The phases reflect the Government’s efforts in promoting technical, industrial, vocational and entrepreneurial education and training in line with the technological and industrial growth in Kenya and in Africa.

According to the university’s website, the origin of TUM can be traced back to the late 1940s.

It was as a result of the consultations pioneered by Sir Philip Mitchell in 1948 between The Aga Khan, the Sultan of Zanzibar, the Secretary of State for the colonies, Sir Bernard Reilly and H M Treasury.


Out of these consultations, Mombasa Institute of Muslim Education (MIOME) was founded from capital raised by means of Sh100,000 gifts from the Sultan of Zanzibar and Sh50,000 by the Bohra Community of East Africa at the insistence of Dr Sayedna Taher Saifuddin.

Saifuddin was the high priest of the Bohra Community.

The Khamisi family donated 27.5 acres where the institute was built and 4.2 acres in Tudor area where the Kiziwi Campus stands.

At inception, MIOME was charged with providing adequate technical education to Muslim students of East Africa.

First students

In May 1951, MIOME enrolled its first batch of students to undergo a technical education programme, which put special emphasis on electrical and mechanical engineering, seamanship and navigation, and woodwork.
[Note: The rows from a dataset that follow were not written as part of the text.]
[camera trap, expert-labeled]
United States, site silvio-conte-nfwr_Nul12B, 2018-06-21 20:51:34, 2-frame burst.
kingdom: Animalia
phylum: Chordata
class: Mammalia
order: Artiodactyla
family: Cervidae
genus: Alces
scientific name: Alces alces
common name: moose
At independence, the board of governors accepted that if the institute was to fully play a role in the development of the education system, then its doors needed to be open to students of all creeds.

In 1966, MIOME become Mombasa Technical Institute (MTI) and started to admit all Kenyans regardless of religion or race.

To comply with the newly set educational policies of independent Kenya, the curriculum was restructured and new additional courses introduced.

These included civil engineering, electrical engineering, mechanical engineering, business studies, mathematics and applied sciences.

In 1976, MTI transformed to become the Mombasa Polytechnic, becoming the second national polytechnic in Kenya.

The Mombasa Polytechnic continued to develop more market-driven programmes.

These were anchored on five departments of Business Studies, Electrical and Electronics Engineering, Building and Civil Engineering, Mechanical Engineering and Applied Sciences.

In line with the Government’s strategy to increase access to university education across the country, the dream to convert the polytechnic into a university college was realised on August 23, 2007, through a Legal Notice No 160.

And The Mombasa Polytechnic University College (MPUC) was established.

Positive changes

The university college status resulted in many positive changes implemented with support by the Government of Kenya.

These changes included the recruitment and development of staff, expansion of infrastructure, provision of facilities and introduction of new academic programmes under the mentorship of Jomo Kenyatta University of Agriculture and Technology.

All these came at a time when the country had started warming up to Vision 2030.